• [Activity]
The answer consists solely of the lines running from the one with "Q: Fraction of annotators marking 'interacting'?" through the final line below, transcribed exactly and without any pictures.

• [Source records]

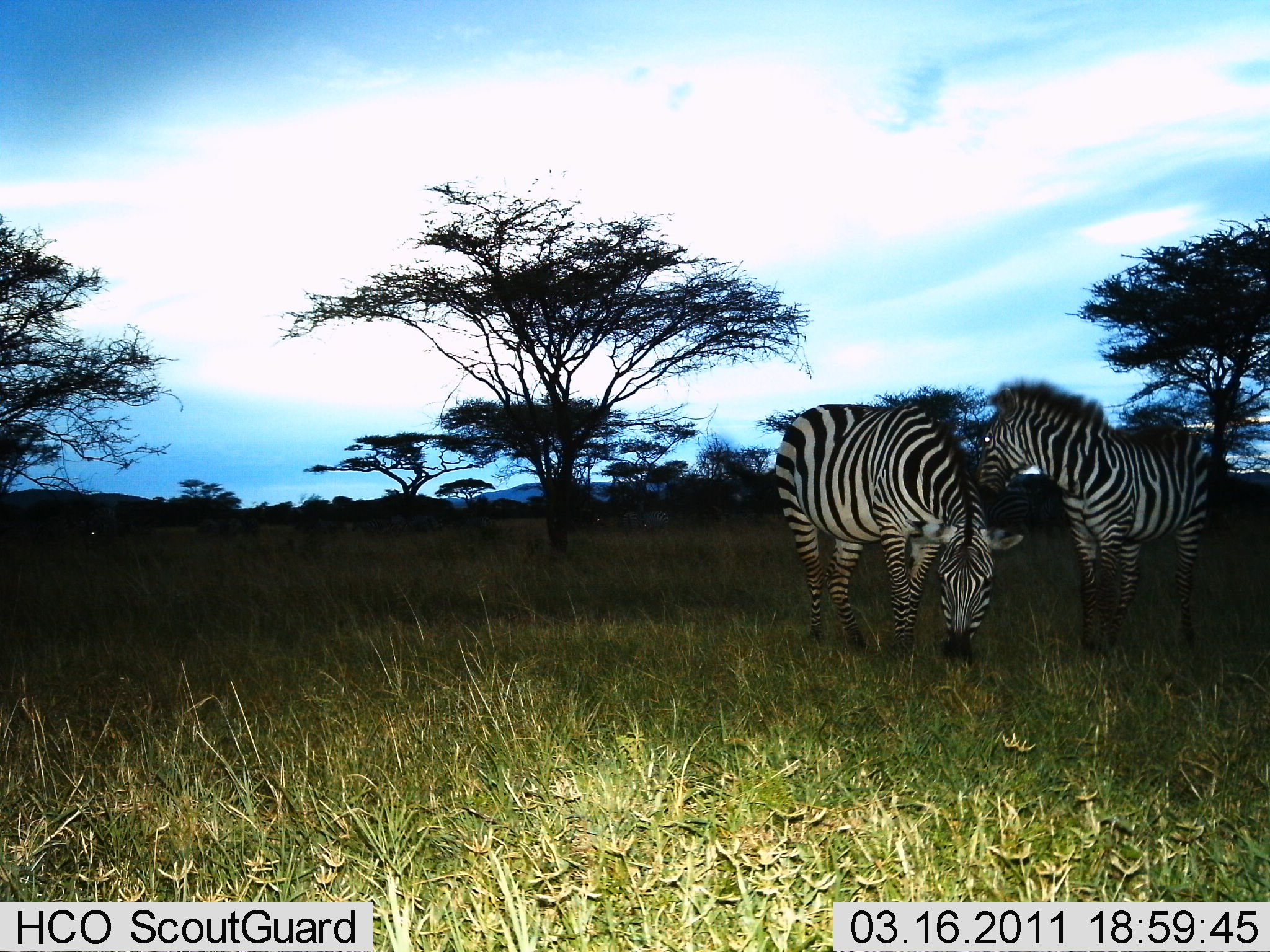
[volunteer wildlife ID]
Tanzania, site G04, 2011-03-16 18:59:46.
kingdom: Animalia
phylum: Chordata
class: Mammalia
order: Perissodactyla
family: Equidae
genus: Equus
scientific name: Equus quagga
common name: plains zebra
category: zebra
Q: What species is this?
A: Zebra (plains zebra) (Equus quagga).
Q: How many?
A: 2.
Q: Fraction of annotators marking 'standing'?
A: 92%.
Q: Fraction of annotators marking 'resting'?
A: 0%.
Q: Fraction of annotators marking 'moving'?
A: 0%.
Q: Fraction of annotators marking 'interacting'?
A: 8%.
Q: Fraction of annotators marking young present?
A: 0%.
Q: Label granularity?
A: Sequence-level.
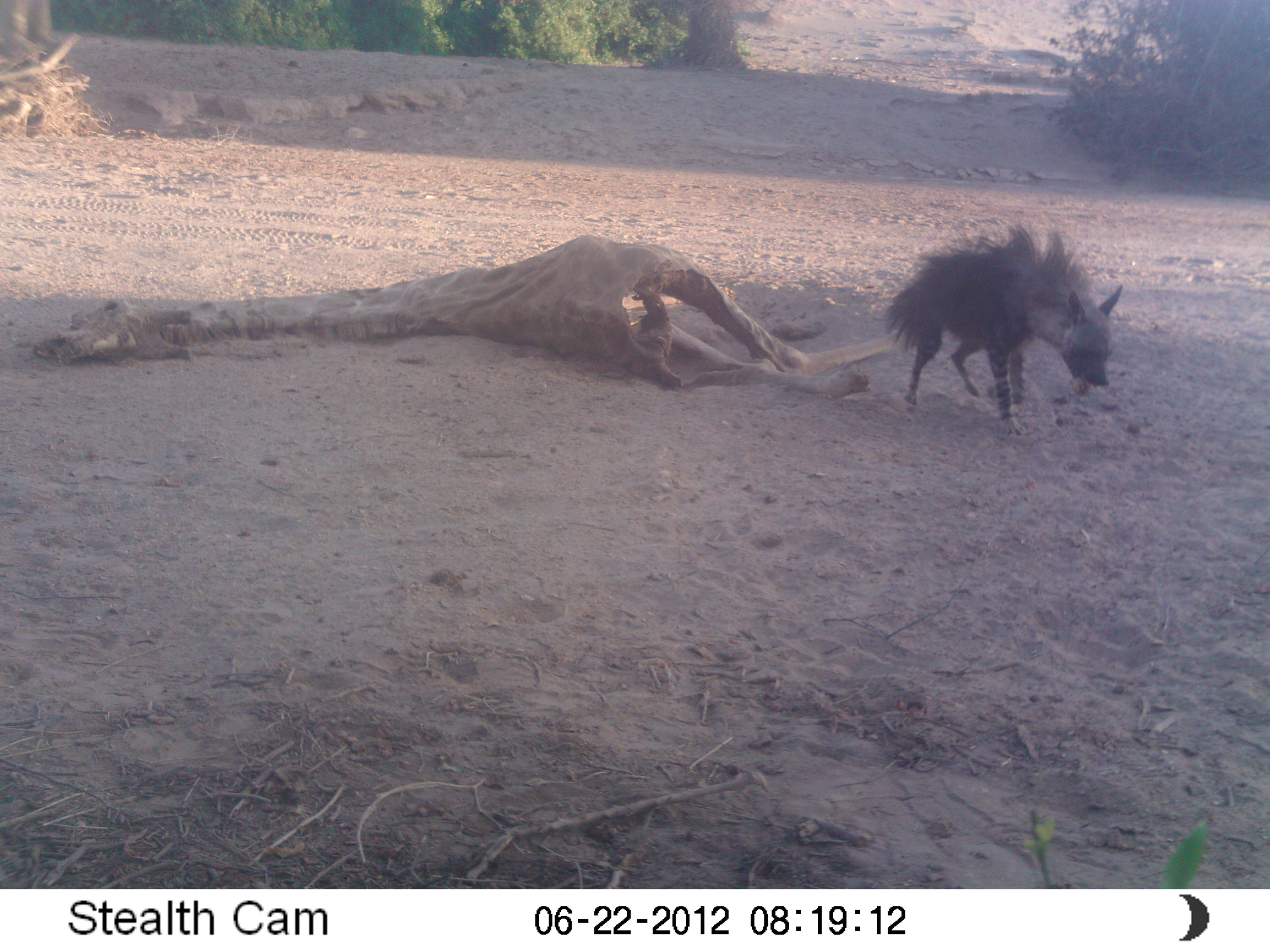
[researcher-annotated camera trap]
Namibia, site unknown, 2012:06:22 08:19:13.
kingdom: Animalia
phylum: Chordata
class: Mammalia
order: Carnivora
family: Hyaenidae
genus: Parahyaena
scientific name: Parahyaena brunnea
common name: brown hyena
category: hyaena brunnea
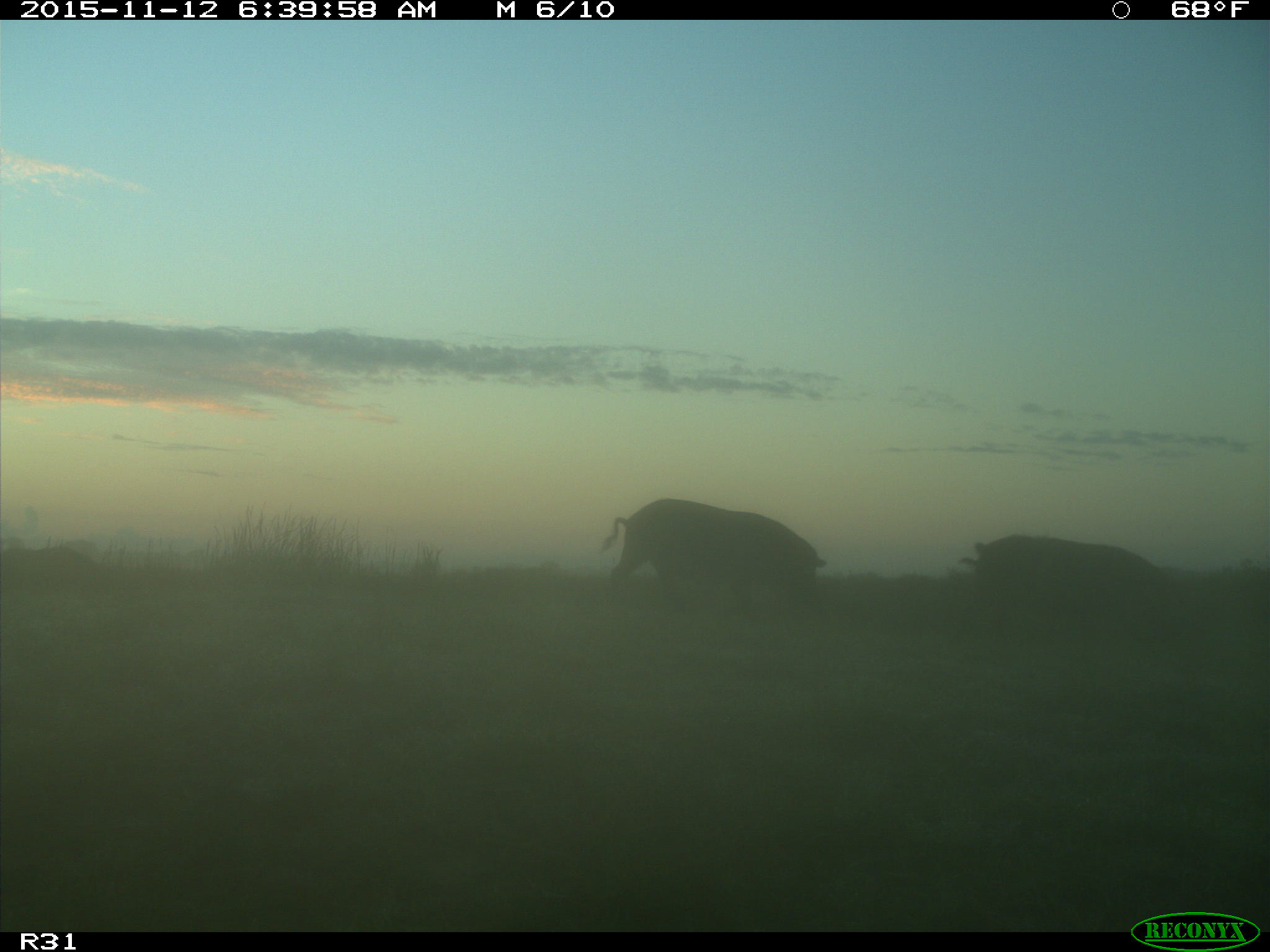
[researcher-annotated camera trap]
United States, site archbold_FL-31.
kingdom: Animalia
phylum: Chordata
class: Mammalia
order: Artiodactyla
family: Suidae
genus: Sus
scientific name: Sus scrofa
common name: wild boar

• [Written solution]
Q: Fraction of annotators marking 'interacting'?
A: 8%.
Q: Fraction of annotators marking young present?
A: 0%.
Q: Label granularity?
A: Sequence-level.
[researcher-annotated camera trap]
Namibia, site unknown, 2012:06:22 08:19:13.
kingdom: Animalia
phylum: Chordata
class: Mammalia
order: Carnivora
family: Hyaenidae
genus: Parahyaena
scientific name: Parahyaena brunnea
common name: brown hyena
category: hyaena brunnea
[researcher-annotated camera trap]
United States, site archbold_FL-31.
kingdom: Animalia
phylum: Chordata
class: Mammalia
order: Artiodactyla
family: Suidae
genus: Sus
scientific name: Sus scrofa
common name: wild boar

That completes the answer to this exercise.